Capt. Art Conway of Conway’s River Rat Guide Service out of Ed Allen’s Boats and Bait reported that Chickahominy Lake midday water temperatures were in the lower 80s in the lower main lake and in the major creeks on Saturday. The lake level was about even with the top of the dam and the water was light to medium olive-brown and slightly to moderately cloudy in the central lake, with more cloudy water along many shorelines.

Some blue cats and bullheads were along drop-offs and in channels in the main lake, while others had dispersed onto flats and into creeks. When active, cats were hitting live minnows and cut bait. Early in some mornings a few crappie were in creeks, along shorelines in the main lake and on flats in the main lake, but most crappie were along main lake channel edges, frequently near wood cover.

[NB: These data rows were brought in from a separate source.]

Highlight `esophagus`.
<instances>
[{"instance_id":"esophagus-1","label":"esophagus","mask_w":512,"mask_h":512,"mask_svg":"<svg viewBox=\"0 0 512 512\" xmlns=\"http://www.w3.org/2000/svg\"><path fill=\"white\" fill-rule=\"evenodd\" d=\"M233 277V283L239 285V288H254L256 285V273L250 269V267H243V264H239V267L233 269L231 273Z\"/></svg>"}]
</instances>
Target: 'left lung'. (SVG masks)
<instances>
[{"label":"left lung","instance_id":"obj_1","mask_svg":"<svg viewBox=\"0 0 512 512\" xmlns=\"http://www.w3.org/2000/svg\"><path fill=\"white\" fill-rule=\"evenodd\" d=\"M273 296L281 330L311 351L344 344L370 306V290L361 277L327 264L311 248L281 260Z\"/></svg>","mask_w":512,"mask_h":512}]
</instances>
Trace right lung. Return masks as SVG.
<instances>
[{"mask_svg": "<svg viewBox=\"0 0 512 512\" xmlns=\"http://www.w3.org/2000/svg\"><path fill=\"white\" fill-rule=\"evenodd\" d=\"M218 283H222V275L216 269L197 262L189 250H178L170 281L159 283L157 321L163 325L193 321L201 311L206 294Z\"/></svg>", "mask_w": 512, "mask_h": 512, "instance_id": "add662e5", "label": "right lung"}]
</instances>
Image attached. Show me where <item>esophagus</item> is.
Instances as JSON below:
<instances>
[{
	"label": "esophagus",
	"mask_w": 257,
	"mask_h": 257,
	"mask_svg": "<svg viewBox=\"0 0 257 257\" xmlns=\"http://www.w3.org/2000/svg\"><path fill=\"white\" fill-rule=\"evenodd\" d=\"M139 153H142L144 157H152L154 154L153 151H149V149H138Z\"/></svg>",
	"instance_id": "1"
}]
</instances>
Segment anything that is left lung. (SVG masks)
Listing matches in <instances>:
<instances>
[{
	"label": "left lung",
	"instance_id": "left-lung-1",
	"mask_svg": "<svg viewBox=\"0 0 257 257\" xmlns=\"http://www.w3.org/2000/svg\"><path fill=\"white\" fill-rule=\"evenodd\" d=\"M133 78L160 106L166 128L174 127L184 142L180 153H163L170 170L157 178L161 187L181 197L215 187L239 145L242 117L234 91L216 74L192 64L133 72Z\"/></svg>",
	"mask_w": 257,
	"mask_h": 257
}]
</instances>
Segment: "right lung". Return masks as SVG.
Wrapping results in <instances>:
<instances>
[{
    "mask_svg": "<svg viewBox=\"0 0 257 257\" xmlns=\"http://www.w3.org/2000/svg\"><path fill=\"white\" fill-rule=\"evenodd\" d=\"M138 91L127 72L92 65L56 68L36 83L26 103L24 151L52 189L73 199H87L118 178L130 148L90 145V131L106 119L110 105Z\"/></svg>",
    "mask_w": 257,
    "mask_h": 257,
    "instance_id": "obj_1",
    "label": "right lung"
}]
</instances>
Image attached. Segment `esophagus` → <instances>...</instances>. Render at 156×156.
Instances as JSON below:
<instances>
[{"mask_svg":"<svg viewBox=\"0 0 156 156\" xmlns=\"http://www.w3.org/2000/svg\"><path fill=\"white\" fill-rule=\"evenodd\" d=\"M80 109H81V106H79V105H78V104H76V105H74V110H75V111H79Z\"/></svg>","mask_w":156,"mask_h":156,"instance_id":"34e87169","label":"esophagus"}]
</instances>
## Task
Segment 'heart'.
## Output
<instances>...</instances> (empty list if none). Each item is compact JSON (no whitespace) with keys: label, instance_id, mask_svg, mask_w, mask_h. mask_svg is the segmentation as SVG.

Active crappie were hitting live minnows, Wright Bait Co. and Southern Pro curlytail jigs, small tubes, Kalin crappie scrubs and small swim baits. Yellow and white perch were scattered or in loose aggregates on deep flats, drop-offs and channels in the main lake and in major creeks, and when active, both species were hitting live minnows, small swimbaits and small jigs.

A mix of sizes of bluegill and shellcracker were scattered on shorelines and on flats out to 3 to 5 foot depths in the main lake and in some creeks. Many bluegill and shellcracker abandoned the shorelines while the sun was on the water. When active, bluegill and shellcracker were hitting live worms and crickets, Nikko nymphs, flies and small swimbaits.

Pickerel and bass were located along shorelines early in the morning (especially under duckweed patches), around cypress trees, on flats and on channel edges. When active, bass and pickerel were hitting live minnows, topwaters (especially frogs in duckweed patches), spinnerbaits, swimbaits, stick worms, crankbaits, jerkbaits and jigs.

Notable catches: Bill Marley and Karl Mohns seven crappie and one bass; Joe Shmokler one crappie, one striper, six blue cats and one gar; Darryl Marshall, Clark Tracy and John Riziki one crappie, one bullhead and two blue cats.


Jeff Crow reports the following from Lake Country in southern Virginia: Kerr Reservoir has been holding fairly steady in the 300 feet range this week. Lake Gaston remains a consistent 199.6 feet, give or take a few inches. Water temperatures have been in the upper 80s in most areas this week.

Crappie anglers are reporting success on brush in 12 to 28 feet of water, fishing 7 to 18 feet from the surface. Within this range, it seems that for most areas of the lake, 12 to 16 feet is ideal. Anglers who are vertically jigging spoons over the brush are having good success. Both gold and silver spoons are working and the preferred weight has been 3/8 ounce. Reports are coming in from Buffalo all the way down to Ivy Hill on Kerr, and up to 60 crappie a day are being reported. Mixed in with the crappie have been white bass, largemouth, bream and white perch. Sometimes when fishing brush piles, the white perch can be seen on electronics scattered out and around the brush. When this is observed, anglers can drift off the brushpile and jig the spoon on the bottom for addition catches. This is often a very successful technique. The most success on brushpiles is coming from main lake points, mouths of creeks and coves and near channel edges and swings. If the spoon or jig doesn’t work, live minnows can make a difference. For the artificials, Bobby Garland baby shads have been working well.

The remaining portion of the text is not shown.